May 21, 2026 —
Phillip Tai, PhD, assistant professor of genetic & cellular medicine at UMass Chan Medical School, has received a $1.6 million grant from the National Institute of General Medical Sciences to investigate the basic mechanisms of adeno-associated viral vector behavior using high-resolution DNA sequencing technologies. The research aims to better understand how AAV vectors function at the genome level and may help inform the design of safer gene therapy vectors.
AAV vectors are among the most widely used delivery systems in gene therapy because they can efficiently deliver therapeutic genes into human cells and have been used across many clinical studies. However, while AAV vectors are generally considered predominantly non-integrating, some animal studies have reported that a small fraction of vector genomes can integrate into the host cell genome. More recently, a reported case of a neuroepithelial tumor with AAV integration after gene therapy for severe mucopolysaccharidosis type I has renewed interest in understanding whether and how rare integration events may contribute to safety risks.

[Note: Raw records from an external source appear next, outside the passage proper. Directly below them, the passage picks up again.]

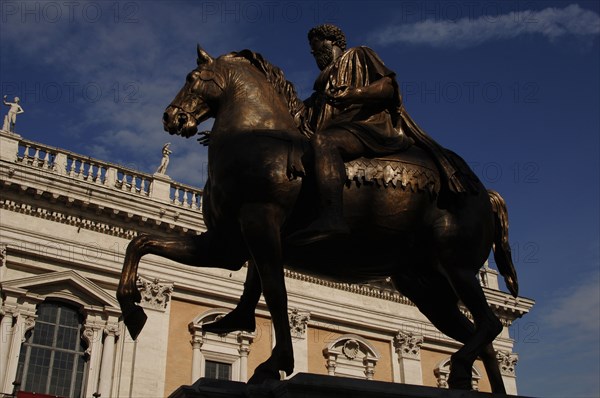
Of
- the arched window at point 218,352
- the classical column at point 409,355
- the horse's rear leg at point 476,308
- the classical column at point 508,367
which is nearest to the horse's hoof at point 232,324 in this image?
the horse's rear leg at point 476,308

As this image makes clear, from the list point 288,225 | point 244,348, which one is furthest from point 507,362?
point 288,225

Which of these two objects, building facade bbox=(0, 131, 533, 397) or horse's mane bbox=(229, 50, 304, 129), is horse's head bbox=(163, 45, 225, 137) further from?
building facade bbox=(0, 131, 533, 397)

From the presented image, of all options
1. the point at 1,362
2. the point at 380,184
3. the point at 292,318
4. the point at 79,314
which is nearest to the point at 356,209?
the point at 380,184

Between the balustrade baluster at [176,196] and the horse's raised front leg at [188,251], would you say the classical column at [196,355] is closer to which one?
the balustrade baluster at [176,196]

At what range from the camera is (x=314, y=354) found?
24.5 m

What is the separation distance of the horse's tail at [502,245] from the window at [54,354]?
16.2 meters

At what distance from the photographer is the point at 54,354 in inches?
778

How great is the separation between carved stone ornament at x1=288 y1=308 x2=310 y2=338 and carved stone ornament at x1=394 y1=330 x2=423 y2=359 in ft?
12.5

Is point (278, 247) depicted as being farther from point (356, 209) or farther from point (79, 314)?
point (79, 314)

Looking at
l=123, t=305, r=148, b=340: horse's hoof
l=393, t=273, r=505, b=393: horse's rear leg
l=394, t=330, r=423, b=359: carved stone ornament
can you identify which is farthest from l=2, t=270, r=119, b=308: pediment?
l=393, t=273, r=505, b=393: horse's rear leg

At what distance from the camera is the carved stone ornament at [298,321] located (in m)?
24.0

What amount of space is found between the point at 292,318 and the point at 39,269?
25.8 ft

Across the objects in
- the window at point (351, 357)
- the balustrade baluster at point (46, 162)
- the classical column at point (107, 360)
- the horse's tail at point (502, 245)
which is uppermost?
the balustrade baluster at point (46, 162)

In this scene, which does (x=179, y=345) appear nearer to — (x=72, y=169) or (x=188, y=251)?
(x=72, y=169)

Dr. Tai’s research will focus on the inverted terminal repeats, or ITRs, located at the ends of AAV genomes. These small, highly structured DNA elements are essential for AAV replication, vector manufacturing, and genome stability. Historically, their complex structure has made them difficult to resolve using conventional sequencing technologies. By applying long-read sequencing platforms, the research team aims to detect mutations in these regions and determine whether specific ITR alterations may be associated with unexpected vector genome integration.
If mutated ITRs are found to contribute to integration in preclinical models, the findings could guide new strategies to reduce risk. These may include improving vector production processes to remove ITR mutations, engineering more stable AAV genome designs, or developing improved quality control approaches to better characterize vector preparations before clinical use.
The grant supports a broader effort to strengthen the safety science behind gene therapy. As AAV-based treatments continue expanding into more diseases and patient populations, deeper understanding of vector biology, genome structure, and rare integration events will be essential for improving therapeutic design and maintaining confidence in long-term safety.